* The task
Substitute "tan canvas awning" for every "beige fabric awning" in the data below, leaving all other text unchanged.
** start **
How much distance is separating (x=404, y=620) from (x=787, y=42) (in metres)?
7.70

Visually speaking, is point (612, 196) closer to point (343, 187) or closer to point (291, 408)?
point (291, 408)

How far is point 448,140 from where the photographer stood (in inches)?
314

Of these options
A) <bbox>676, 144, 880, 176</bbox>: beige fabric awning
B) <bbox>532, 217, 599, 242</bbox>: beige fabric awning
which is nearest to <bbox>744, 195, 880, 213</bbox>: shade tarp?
** end **
* Full answer
How much distance is separating (x=404, y=620) from (x=787, y=42) (in metres)?
7.70

Visually speaking, is point (612, 196) closer to point (343, 187) or closer to point (291, 408)?
point (291, 408)

How far is point 448,140 from where the photographer stood (in inches)?
314

Of these options
A) <bbox>676, 144, 880, 176</bbox>: tan canvas awning
B) <bbox>532, 217, 599, 242</bbox>: tan canvas awning
which is nearest to <bbox>744, 195, 880, 213</bbox>: shade tarp?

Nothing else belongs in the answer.